_Text provided_.
No significant circularity; derivation is self-contained

full rationale

The central computation constructs symmetry-allowed gap functions from the irreps of the C3 point group, inserts ab-initio-derived normal-state parameters into the BdG Hamiltonian, and evaluates Chern numbers over the Brillouin zone while scanning the singlet-triplet mixing parameters. These steps follow directly from group theory and standard topological band theory without any fitted parameter being renamed as a prediction, without load-bearing self-citations, and without any self-definitional reduction of the target invariants to the inputs. The phase diagram is an output of the explicit diagonalization and invariant calculation rather than an input.

Axiom & Free-Parameter Ledger

1 free parameters · 2 axioms · 0 invented entities

The claim rests on the applicability of the Bogoliubov-de Gennes formalism to the proximitized layer, the accuracy of the ab-initio normal-state parameters at the chosen twist angle, and the assumption that the C3 symmetry classification fully captures the allowed gap functions.

_Aim A_. Return each line of the listing that contains the string "pane", matching case exactly.
The listing has no connection to the circularity assessment.

_Recorded information_.
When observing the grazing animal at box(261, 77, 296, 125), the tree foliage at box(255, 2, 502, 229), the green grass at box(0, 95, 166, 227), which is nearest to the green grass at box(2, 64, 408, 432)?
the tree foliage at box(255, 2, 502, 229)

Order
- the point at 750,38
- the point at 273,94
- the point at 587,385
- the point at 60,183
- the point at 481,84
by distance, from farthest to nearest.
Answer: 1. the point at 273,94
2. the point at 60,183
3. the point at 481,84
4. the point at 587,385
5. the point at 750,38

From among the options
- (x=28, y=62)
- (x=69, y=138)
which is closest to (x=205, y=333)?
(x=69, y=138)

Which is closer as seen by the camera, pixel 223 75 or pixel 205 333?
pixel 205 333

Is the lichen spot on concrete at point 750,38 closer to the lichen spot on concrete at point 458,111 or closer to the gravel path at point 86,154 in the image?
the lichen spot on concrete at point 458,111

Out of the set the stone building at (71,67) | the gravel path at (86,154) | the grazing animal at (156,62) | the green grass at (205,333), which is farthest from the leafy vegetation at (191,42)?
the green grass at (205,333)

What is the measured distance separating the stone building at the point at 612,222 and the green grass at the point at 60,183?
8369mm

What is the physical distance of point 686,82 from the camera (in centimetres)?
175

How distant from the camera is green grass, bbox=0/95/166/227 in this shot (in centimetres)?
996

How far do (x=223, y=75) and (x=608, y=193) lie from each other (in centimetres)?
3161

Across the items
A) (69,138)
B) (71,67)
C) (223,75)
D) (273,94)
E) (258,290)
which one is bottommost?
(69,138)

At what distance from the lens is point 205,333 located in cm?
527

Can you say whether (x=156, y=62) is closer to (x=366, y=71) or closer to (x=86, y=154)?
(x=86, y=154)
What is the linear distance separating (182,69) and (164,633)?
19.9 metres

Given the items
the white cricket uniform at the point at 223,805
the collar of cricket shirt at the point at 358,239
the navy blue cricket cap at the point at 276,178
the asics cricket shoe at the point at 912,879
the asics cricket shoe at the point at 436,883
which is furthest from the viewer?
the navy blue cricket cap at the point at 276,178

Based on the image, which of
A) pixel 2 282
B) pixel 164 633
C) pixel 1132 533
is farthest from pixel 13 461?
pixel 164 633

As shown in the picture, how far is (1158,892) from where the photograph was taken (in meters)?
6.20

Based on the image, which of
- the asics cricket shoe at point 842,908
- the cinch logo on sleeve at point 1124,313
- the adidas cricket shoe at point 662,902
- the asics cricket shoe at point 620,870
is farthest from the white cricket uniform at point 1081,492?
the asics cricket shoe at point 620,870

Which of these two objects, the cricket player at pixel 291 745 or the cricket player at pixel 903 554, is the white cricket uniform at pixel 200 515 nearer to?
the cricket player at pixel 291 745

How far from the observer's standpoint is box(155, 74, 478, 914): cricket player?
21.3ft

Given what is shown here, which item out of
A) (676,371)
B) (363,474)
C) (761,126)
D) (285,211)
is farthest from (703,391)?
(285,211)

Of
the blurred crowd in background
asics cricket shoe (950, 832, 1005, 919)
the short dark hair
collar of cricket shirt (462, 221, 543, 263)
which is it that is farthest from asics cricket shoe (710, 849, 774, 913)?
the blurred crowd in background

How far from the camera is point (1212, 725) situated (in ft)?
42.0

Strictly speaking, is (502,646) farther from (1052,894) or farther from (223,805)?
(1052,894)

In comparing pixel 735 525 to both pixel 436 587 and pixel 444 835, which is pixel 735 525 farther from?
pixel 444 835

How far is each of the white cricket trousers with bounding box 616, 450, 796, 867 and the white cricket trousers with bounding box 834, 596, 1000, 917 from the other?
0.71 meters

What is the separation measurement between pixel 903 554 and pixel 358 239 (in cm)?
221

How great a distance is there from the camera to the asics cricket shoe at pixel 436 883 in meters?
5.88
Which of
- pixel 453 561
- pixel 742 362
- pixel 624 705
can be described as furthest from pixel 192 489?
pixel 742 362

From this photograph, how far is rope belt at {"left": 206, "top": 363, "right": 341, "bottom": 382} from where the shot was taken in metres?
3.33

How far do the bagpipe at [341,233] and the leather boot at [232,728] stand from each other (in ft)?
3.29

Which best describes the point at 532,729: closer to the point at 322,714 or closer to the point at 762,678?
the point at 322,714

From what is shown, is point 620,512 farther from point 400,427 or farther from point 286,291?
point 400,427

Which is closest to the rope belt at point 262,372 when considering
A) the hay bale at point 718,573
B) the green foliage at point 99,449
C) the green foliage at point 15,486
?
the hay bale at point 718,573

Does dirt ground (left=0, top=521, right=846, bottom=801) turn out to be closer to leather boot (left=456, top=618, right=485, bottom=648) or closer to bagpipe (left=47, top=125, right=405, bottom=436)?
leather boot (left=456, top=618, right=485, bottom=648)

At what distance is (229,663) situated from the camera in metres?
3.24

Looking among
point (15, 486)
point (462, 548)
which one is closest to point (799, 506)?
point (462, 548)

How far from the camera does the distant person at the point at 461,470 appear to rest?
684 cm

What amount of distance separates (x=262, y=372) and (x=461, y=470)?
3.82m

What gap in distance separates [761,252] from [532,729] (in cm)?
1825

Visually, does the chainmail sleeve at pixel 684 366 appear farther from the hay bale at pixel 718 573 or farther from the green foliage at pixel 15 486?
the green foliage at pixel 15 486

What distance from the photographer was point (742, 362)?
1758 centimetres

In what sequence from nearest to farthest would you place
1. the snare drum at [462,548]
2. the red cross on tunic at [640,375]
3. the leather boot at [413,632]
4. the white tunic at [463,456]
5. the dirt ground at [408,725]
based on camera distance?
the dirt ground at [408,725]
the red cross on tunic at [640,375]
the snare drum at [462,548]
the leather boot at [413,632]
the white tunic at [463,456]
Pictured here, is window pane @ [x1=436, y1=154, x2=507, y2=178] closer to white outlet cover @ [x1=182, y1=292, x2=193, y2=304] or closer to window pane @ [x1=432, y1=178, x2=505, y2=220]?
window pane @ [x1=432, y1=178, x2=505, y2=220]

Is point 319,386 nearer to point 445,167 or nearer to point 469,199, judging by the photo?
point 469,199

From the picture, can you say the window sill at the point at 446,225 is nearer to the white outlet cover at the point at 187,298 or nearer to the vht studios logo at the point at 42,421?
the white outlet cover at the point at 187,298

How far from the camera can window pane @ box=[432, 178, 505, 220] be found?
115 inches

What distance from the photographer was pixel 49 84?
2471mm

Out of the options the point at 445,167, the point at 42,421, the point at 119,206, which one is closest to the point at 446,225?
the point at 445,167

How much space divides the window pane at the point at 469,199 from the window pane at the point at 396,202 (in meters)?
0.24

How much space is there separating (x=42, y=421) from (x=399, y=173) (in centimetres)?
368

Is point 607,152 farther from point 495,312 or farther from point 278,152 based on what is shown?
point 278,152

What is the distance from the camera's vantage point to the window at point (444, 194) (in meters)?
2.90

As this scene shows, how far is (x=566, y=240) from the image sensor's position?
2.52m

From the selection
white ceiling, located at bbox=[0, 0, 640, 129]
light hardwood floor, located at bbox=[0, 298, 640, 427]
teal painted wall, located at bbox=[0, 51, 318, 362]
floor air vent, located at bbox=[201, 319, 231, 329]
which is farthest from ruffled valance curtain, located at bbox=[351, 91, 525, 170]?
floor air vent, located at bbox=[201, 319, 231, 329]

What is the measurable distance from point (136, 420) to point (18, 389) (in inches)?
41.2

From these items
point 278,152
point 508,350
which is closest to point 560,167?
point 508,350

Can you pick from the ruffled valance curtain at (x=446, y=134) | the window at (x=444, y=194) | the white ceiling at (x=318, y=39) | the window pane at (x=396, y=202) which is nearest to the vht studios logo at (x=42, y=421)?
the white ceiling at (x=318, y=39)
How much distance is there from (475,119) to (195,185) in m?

_Aim B_. Print the part of the circularity assessment between "The claim rests" and "allowed gap functions.", inclusive, with no changes.

_Worked answer A_.
Pictured here, is window pane @ [x1=436, y1=154, x2=507, y2=178] closer to white outlet cover @ [x1=182, y1=292, x2=193, y2=304] or closer to window pane @ [x1=432, y1=178, x2=505, y2=220]?
window pane @ [x1=432, y1=178, x2=505, y2=220]
How far from the camera can window pane @ box=[432, 178, 505, 220] be found?
How much space divides the window pane at the point at 469,199 from the window pane at the point at 396,202 (in meters)?
Can you pick from the ruffled valance curtain at (x=446, y=134) | the window at (x=444, y=194) | the white ceiling at (x=318, y=39) | the window pane at (x=396, y=202) which is nearest to the vht studios logo at (x=42, y=421)?

_Worked answer B_.
The claim rests on the applicability of the Bogoliubov-de Gennes formalism to the proximitized layer, the accuracy of the ab-initio normal-state parameters at the chosen twist angle, and the assumption that the C3 symmetry classification fully captures the allowed gap functions.